[Collected data entries]
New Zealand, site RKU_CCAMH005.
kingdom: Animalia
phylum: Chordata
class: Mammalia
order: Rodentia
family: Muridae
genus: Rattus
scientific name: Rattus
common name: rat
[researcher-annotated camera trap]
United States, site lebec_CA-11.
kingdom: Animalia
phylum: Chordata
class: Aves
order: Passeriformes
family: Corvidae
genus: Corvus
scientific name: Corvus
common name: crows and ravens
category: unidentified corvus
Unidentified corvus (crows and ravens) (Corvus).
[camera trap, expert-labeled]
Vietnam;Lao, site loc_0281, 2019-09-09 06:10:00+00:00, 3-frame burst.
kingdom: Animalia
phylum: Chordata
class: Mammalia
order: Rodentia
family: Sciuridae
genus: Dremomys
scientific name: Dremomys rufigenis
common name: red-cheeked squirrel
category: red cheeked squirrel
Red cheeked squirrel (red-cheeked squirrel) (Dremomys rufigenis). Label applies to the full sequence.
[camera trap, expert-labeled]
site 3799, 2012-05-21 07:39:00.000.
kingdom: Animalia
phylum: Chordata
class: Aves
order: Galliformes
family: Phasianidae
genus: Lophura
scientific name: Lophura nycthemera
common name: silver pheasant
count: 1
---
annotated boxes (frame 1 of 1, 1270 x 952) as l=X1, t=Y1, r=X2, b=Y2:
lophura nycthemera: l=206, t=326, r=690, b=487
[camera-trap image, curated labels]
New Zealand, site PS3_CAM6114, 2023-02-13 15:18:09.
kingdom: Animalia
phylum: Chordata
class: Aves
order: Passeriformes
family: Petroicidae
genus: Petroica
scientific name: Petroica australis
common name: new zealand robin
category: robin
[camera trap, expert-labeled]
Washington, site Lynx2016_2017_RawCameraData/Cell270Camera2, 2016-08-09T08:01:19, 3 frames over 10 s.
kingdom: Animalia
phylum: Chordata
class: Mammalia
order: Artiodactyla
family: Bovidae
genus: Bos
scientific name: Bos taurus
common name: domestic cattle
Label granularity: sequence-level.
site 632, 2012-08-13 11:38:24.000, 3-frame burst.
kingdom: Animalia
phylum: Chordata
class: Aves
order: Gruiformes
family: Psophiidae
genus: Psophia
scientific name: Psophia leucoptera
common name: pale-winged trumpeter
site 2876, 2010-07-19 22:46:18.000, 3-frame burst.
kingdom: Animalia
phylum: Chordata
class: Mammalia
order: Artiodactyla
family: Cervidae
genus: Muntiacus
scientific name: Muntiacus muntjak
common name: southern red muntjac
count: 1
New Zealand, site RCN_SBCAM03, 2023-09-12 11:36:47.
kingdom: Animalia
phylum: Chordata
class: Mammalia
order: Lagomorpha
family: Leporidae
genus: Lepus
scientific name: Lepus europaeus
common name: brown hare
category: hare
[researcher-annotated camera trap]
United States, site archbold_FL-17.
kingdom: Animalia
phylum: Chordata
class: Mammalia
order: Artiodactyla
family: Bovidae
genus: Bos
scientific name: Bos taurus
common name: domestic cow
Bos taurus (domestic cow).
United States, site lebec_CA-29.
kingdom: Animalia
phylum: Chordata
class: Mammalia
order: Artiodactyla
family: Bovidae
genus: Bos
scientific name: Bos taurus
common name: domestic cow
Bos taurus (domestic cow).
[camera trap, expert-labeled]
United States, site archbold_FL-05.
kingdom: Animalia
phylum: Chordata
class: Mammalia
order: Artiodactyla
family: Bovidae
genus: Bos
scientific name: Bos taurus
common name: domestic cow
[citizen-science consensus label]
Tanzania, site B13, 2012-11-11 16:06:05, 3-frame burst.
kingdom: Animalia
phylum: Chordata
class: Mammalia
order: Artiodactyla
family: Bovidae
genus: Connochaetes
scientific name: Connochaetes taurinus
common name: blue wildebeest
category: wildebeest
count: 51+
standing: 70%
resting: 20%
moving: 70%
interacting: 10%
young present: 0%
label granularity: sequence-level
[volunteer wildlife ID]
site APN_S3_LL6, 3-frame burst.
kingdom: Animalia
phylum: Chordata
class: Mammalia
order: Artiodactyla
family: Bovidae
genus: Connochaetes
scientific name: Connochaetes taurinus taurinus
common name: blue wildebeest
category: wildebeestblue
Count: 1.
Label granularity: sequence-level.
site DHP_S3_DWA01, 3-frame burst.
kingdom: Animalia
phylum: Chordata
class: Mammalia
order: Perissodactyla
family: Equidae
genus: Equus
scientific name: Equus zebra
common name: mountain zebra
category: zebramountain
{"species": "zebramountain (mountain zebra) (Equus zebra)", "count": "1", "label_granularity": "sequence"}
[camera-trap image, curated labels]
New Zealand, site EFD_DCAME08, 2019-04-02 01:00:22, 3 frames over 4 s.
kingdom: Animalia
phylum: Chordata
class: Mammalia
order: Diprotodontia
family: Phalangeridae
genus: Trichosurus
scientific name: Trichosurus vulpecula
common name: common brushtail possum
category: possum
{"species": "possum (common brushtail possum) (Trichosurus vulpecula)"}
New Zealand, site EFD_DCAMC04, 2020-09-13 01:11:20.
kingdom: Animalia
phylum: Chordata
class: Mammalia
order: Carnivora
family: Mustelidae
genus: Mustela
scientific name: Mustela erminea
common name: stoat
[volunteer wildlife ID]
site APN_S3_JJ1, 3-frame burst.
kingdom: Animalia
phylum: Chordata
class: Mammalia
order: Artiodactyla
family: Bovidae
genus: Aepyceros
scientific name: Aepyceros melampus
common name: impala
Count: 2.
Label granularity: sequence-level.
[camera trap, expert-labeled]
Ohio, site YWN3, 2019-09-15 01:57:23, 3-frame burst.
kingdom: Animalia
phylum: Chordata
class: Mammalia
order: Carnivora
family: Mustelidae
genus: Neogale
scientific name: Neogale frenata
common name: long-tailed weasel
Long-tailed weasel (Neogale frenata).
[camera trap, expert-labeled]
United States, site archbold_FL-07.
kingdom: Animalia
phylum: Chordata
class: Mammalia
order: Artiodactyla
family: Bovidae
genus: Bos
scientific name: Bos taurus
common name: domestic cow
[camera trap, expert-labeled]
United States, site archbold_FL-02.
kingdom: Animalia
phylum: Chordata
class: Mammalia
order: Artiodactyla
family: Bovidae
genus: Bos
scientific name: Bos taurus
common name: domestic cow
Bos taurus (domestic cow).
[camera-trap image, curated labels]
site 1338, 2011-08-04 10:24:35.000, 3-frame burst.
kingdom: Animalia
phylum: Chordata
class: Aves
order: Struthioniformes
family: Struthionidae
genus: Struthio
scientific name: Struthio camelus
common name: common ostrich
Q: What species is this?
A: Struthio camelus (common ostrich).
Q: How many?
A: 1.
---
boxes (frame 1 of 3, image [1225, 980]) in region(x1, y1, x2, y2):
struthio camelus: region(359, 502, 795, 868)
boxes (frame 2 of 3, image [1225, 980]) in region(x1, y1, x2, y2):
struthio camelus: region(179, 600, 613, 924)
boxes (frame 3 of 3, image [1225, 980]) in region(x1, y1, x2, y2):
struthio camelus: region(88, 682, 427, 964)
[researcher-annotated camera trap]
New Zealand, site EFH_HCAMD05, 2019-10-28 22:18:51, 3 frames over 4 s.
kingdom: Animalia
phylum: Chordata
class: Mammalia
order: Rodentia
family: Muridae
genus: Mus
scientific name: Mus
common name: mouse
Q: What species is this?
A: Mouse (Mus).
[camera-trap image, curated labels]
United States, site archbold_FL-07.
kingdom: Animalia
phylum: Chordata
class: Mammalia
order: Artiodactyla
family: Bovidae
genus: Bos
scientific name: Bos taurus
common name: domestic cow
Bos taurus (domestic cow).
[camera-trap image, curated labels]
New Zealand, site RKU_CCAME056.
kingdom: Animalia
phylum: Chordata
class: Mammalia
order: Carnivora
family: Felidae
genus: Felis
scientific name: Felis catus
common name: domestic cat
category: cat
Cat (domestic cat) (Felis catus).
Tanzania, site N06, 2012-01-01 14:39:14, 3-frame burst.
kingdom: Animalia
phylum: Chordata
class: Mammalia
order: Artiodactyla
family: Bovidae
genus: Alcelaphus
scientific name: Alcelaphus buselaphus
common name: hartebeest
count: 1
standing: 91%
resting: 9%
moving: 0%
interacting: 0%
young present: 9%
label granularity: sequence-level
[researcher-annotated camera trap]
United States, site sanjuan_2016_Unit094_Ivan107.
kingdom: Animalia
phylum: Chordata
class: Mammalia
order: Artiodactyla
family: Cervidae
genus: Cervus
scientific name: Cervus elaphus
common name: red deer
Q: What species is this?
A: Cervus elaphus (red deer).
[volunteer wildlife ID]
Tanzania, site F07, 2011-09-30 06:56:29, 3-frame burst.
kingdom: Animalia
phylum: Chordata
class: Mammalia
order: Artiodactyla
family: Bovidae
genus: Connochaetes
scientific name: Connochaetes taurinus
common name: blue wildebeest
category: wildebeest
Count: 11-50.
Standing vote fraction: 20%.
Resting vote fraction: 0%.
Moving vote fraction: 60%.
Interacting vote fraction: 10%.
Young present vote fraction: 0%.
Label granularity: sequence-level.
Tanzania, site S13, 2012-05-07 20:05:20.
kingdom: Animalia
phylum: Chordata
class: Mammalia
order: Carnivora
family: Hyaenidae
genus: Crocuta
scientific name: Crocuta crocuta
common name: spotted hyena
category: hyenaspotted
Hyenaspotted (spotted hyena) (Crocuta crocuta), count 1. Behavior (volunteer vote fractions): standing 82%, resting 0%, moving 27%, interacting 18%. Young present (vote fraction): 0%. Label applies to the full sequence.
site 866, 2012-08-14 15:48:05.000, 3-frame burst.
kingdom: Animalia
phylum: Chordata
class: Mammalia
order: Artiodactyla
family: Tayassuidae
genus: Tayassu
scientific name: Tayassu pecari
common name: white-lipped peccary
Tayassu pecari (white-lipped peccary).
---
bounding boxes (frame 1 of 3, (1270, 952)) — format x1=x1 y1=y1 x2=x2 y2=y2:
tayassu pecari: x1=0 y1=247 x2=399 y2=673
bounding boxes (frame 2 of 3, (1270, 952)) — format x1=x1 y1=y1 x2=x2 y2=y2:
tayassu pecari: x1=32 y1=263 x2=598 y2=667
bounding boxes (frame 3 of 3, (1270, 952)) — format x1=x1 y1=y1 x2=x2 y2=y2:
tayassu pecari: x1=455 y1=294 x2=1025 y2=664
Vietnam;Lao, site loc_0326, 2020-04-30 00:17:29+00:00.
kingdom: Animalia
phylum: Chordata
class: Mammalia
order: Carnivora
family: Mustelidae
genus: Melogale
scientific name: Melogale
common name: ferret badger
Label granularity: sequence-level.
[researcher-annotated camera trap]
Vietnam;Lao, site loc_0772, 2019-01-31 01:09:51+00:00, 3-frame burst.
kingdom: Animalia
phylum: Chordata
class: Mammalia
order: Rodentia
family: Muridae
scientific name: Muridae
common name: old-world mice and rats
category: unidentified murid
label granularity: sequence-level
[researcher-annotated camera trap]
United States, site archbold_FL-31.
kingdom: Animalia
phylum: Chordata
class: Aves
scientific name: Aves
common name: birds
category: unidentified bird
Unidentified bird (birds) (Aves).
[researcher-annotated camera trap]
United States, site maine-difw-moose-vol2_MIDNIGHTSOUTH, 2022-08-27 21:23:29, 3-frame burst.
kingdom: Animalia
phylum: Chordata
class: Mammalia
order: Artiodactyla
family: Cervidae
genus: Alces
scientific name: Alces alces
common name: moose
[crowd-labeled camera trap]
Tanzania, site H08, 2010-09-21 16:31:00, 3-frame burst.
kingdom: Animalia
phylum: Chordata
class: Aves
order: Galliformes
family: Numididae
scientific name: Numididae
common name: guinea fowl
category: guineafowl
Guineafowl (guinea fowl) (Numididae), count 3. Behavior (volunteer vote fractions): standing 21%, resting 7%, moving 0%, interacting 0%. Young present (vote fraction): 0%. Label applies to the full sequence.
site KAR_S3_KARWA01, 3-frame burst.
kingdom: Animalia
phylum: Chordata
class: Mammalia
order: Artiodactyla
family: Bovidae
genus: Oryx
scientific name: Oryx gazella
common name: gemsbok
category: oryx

◆ Exercise:
Using the records above, filter out every line that lacks the string "Vietnam" and copy the rest.

◆ Reply:
Vietnam;Lao, site loc_0281, 2019-09-09 06:10:00+00:00, 3-frame burst.
Vietnam;Lao, site loc_0326, 2020-04-30 00:17:29+00:00.
Vietnam;Lao, site loc_0772, 2019-01-31 01:09:51+00:00, 3-frame burst.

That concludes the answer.